◆ Exercise: Show every line in the records below that contains the word "green", copied in full.
━━━ Data entries ━━━
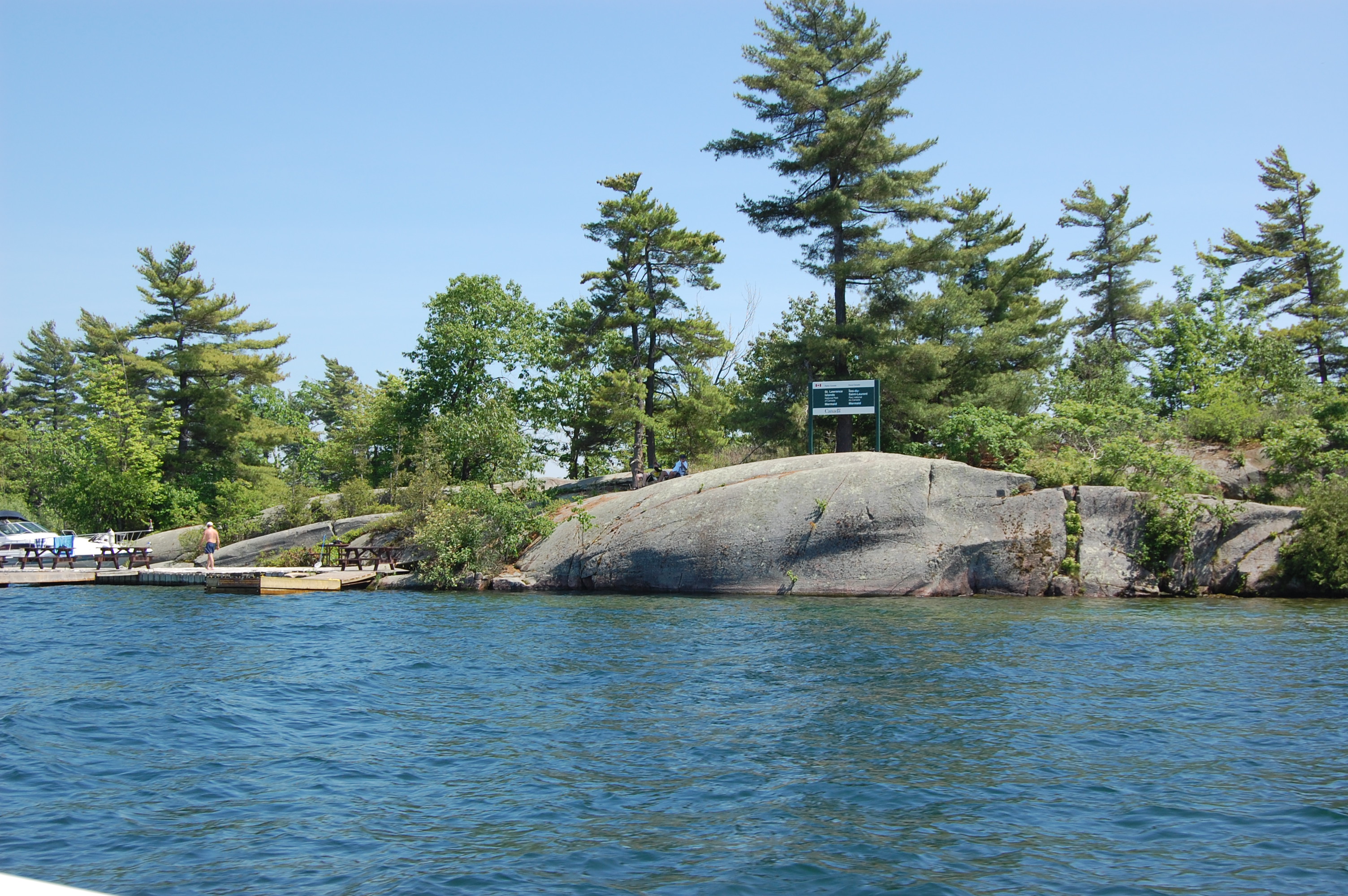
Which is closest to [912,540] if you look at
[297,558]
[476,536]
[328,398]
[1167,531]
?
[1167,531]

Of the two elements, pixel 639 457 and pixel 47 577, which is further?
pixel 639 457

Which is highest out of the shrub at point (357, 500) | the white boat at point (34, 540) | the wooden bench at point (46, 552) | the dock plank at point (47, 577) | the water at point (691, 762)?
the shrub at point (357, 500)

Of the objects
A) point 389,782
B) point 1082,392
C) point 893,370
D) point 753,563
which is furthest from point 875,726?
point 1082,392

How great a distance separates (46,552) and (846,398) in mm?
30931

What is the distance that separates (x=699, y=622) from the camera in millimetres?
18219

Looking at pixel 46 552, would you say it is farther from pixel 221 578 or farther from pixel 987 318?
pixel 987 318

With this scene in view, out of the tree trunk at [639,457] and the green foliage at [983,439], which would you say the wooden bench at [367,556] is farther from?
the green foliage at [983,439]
━━━
◆ Exercise answer:
With this scene in view, out of the tree trunk at [639,457] and the green foliage at [983,439], which would you say the wooden bench at [367,556] is farther from?
the green foliage at [983,439]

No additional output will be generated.